In [1]:
import nltk
from nltk.collocations import BigramCollocationFinder
from nltk.metrics import BigramAssocMeasures
from scipy.stats import t as t_distribution
from scipy.stats import chi2

# Sample corpus
corpus = ["the quick brown fox jumps over the lazy dog",
          "she sells sea shells by the sea shore",
          "how much wood would a woodchuck chuck if a woodchuck could chuck wood",
          "peter piper picked a peck of pickled peppers",
          "how can a clam cram in a clean cream can",
          "I scream you scream we all scream for ice cream",
          "the quick  fox was brown and seen near the river",
          "the quick brown dog chased the cat up the tree",
          "the quick fox and the quick brown dog are best friends",
          "the quick fox jumps over the lazy brown dog"]

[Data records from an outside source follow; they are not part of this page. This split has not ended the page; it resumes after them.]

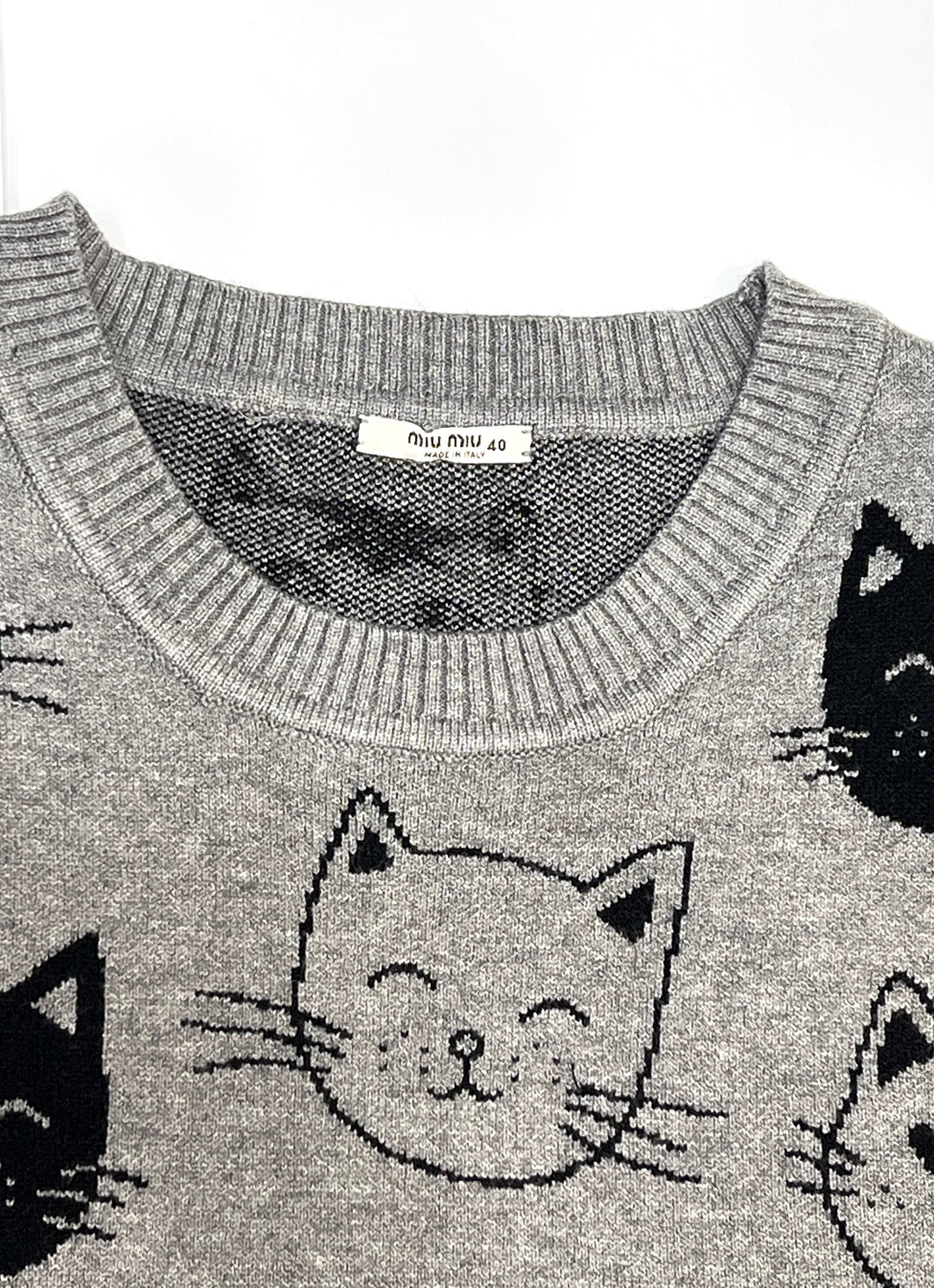 MIU MIU ALL OVER CAT PRINT CREWNECK SWEATSHIRT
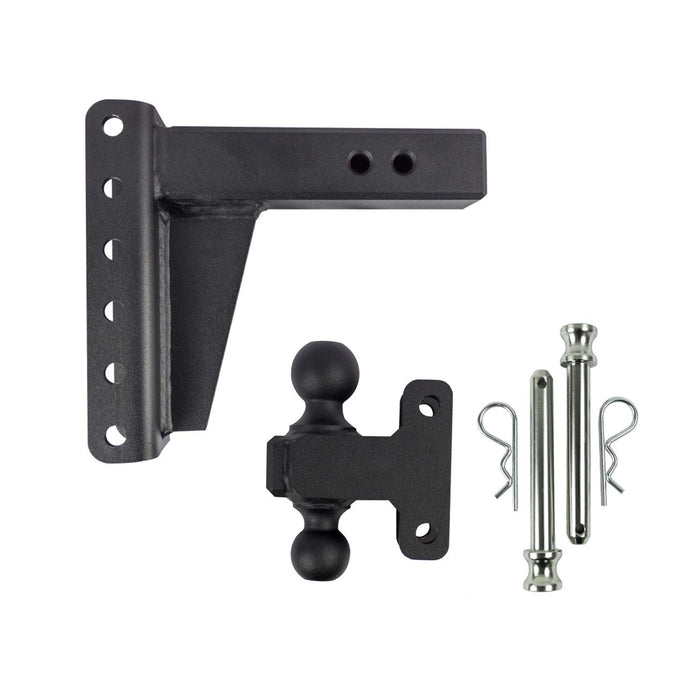 BulletProof Hitches 2.5" Adjustable Heavy Duty (22,000lb Rating) 14" Drop/Rise Trailer Hitch with 2" and 2 5/16" Dual Ball (Black Textured Powder Coat, Solid Steel)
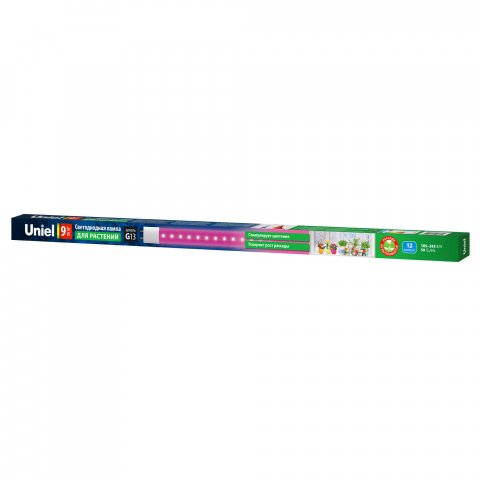 Лампа светодиодная для растений Uniel G13 9W прозрачная LED-T8-9W/SPSB/G13/CL PLP30WH UL-00006697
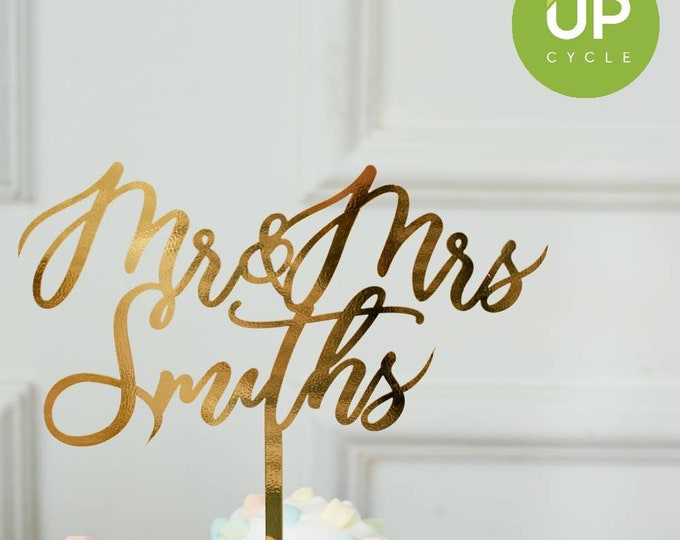 Personalized Gold Wedding Cake Topper with Custom Name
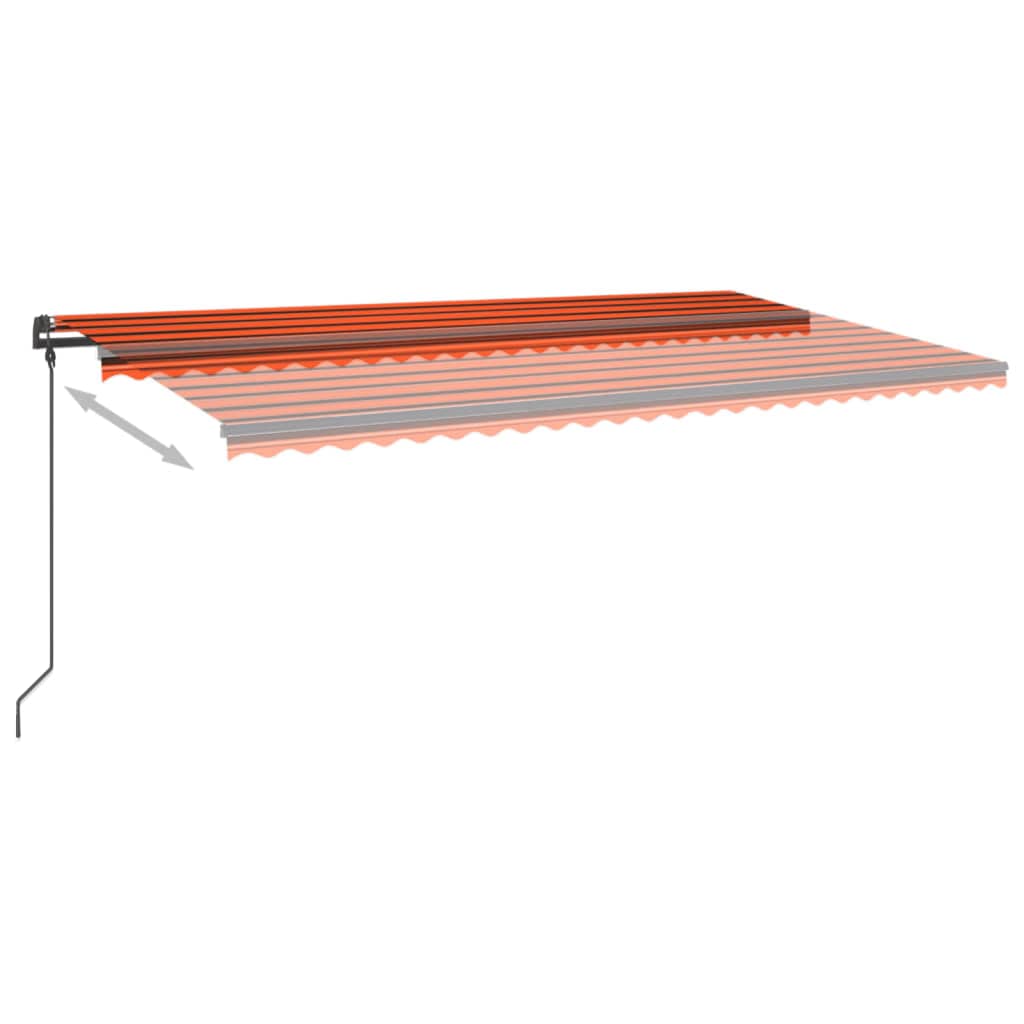 vidaXL markise m. LED-lys 6x3,5 m manuel betjening orange og brun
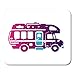 Produktbild Gaming Mauspad Auto Camper Cartoon Happy Bus Trailer Car Flat Graphic Passenger 11.8"x 9.8" Decor Office Nonslip Rubber Backing Mousepad Mouse Mat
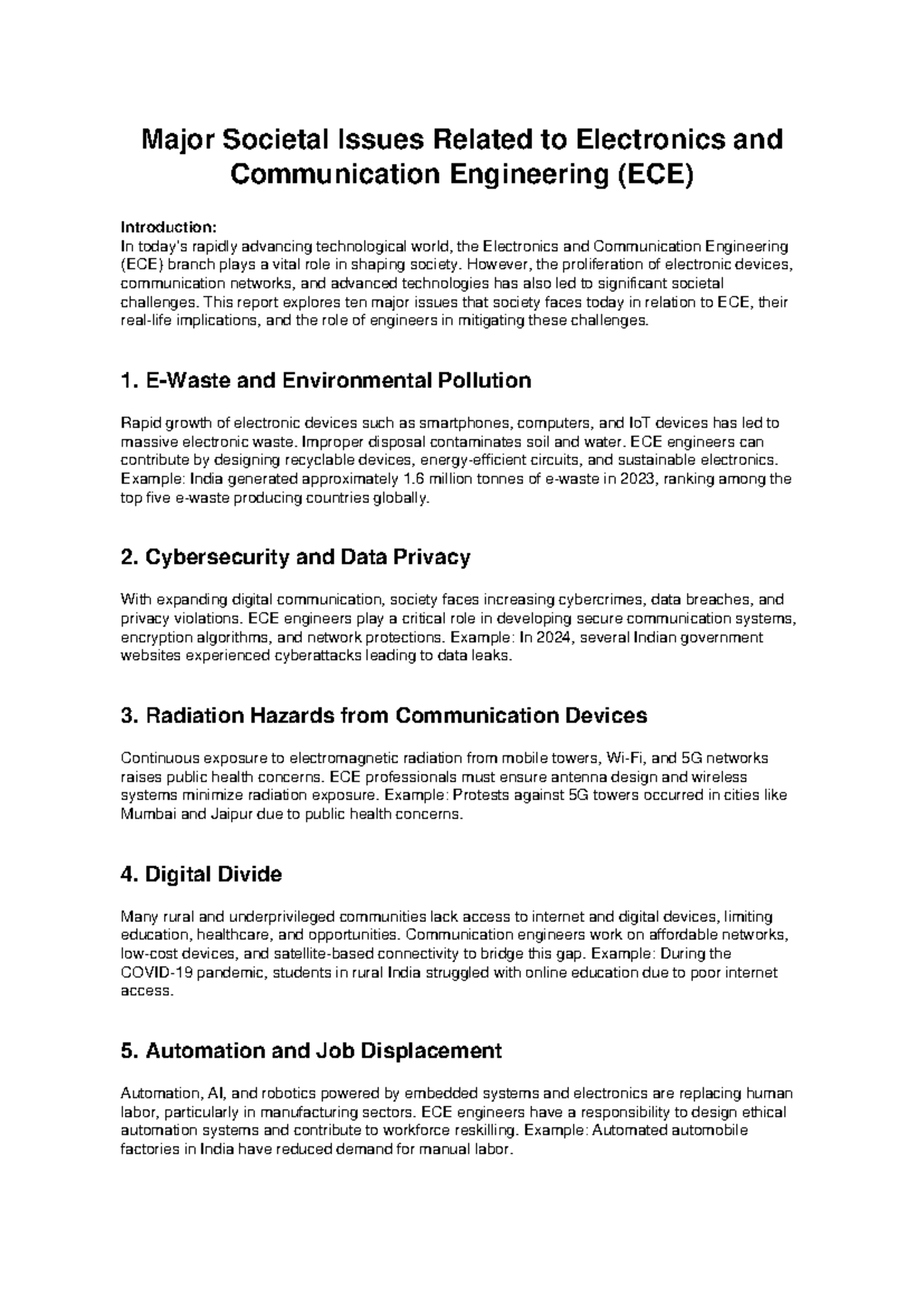 ECE Societal Issues: Challenges and Responsibilities in Engineering ...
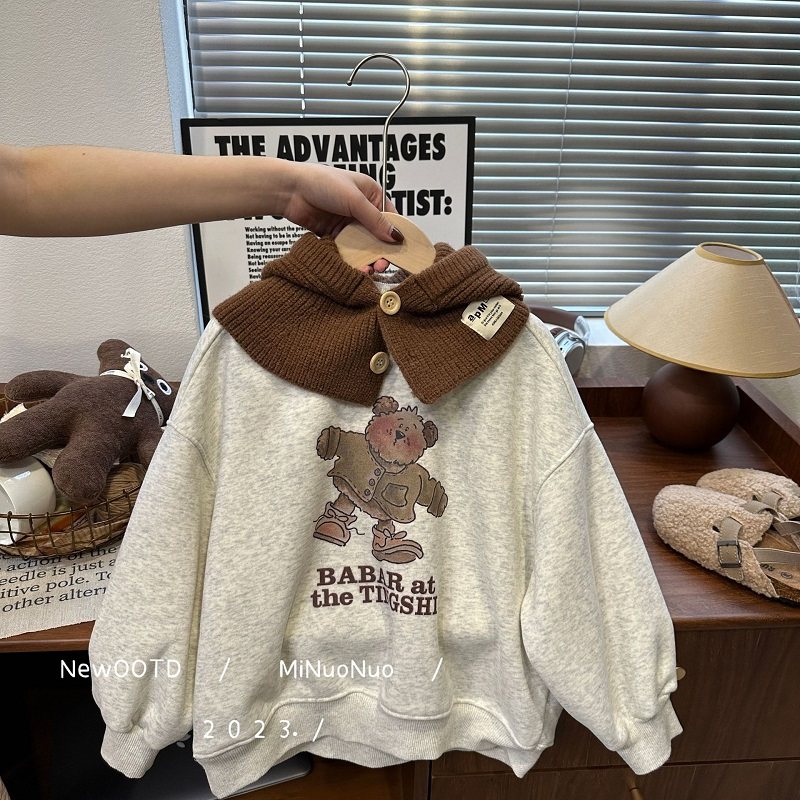 儿童卡通小熊冬装一体绒圆领卫衣
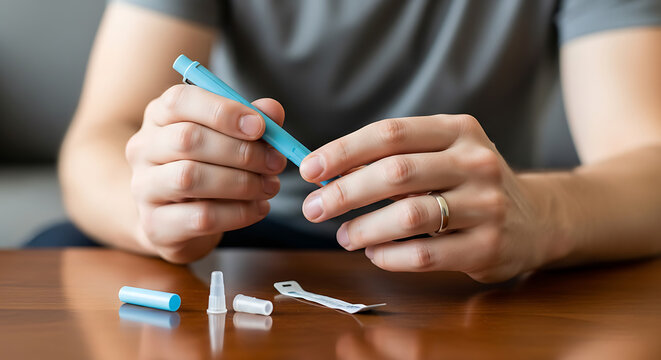 Close-up of a person's hands preparing an insulin pen for injection on a wooden table.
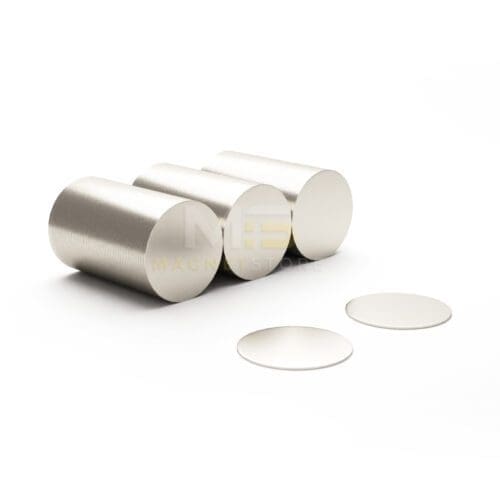 Round Circular Disc Neodymium magnet with dimensions 10mm x 1mm, grade N42, featuring a nickel-copper-nickel coating and an 0.56KG pull force, commonly used in DIY, crafts, furniture design, fixings, kitchen design, sale display units, scale models, lock mechanisms, science experiments, computing and many more.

# Function to create bigram windows
def create_bigrams(tokens):
    return list(nltk.bigrams(tokens))

# Function to count occurrences of a specific bigram
def count_bigram(bigrams, word1, word2):
    return sum(1 for bigram in bigrams if bigram[0] == word1 and bigram[1] == word2)

# Function to calculate T-test
def calculate_t_test(observed, expected, variance, n):
    t_value = (observed - expected) / (variance / n)**0.5
    return t_value

# Function to calculate Chi-square test
def calculate_chi_square(observed, expected):
    chi_square = ((observed - expected)**2) / expected
    return chi_square

# Select two words for collocation
word1 = "quick"
word2 = "brown"

# Tokenize the corpus
tokens = nltk.word_tokenize(" ".join(corpus))

# Create bigrams
bigrams = create_bigrams(tokens)

# Count occurrences of selected word pair
bigram_freq = count_bigram(bigrams, word1, word2)

# Total number of bigrams in the corpus
total_bigrams = len(bigrams)

# Calculate expected frequency assuming independence
expected_freq = (tokens.count(word1) / len(tokens)) * (tokens.count(word2) / len(tokens)) 

# Calculate variance under independence assumption
variance = expected_freq * (1 - tokens.count(word1) / len(tokens)) * (1 - tokens.count(word2) / len(tokens))

# Calculate T-test
t_value = calculate_t_test(bigram_freq, expected_freq, variance, total_bigrams)

# Calculate Chi-square test
chi_square_value = calculate_chi_square(bigram_freq, expected_freq)

# Degrees of freedom for Chi-square test
degrees_of_freedom = 1

# Critical values for T-test and Chi-square test
t_critical_value = t_distribution.ppf(0.975, total_bigrams - 1)
chi_square_critical_value = chi2.ppf(0.95, degrees_of_freedom)

# Print results
print(f"T-value: {t_value}")
print(f"T-critical value: {t_critical_value}")
print(f"Chi-square value: {chi_square_value}")
print(f"Chi-square critical value: {chi_square_critical_value}")

T-value: 559.5138233442708
T-critical value: 1.984984311431769
Chi-square value: 2875.2031236984585
Chi-square critical value: 3.841458820694124